__Task to carry out__
All entries below need to be written out exactly, but without their pictures.

---------- Material shown ----------

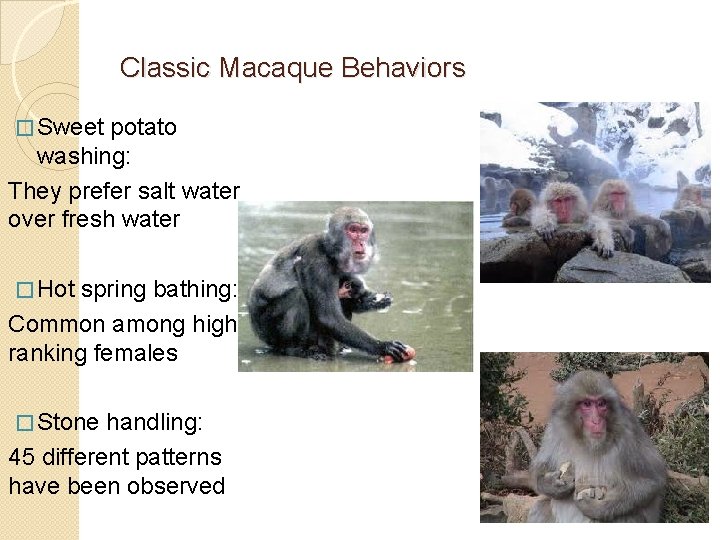 Classic Macaque Behaviors

□ Sweet potato washing:

They prefer salt water over fresh water

□ Hot spring bathing:

Common among high ranking females

□ Stone handling:

45 different patterns have been observed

----------

__Solution__
 Classic Macaque Behaviors

□ Sweet potato washing:

They prefer salt water over fresh water

□ Hot spring bathing:

Common among high ranking females

□ Stone handling:

45 different patterns have been observed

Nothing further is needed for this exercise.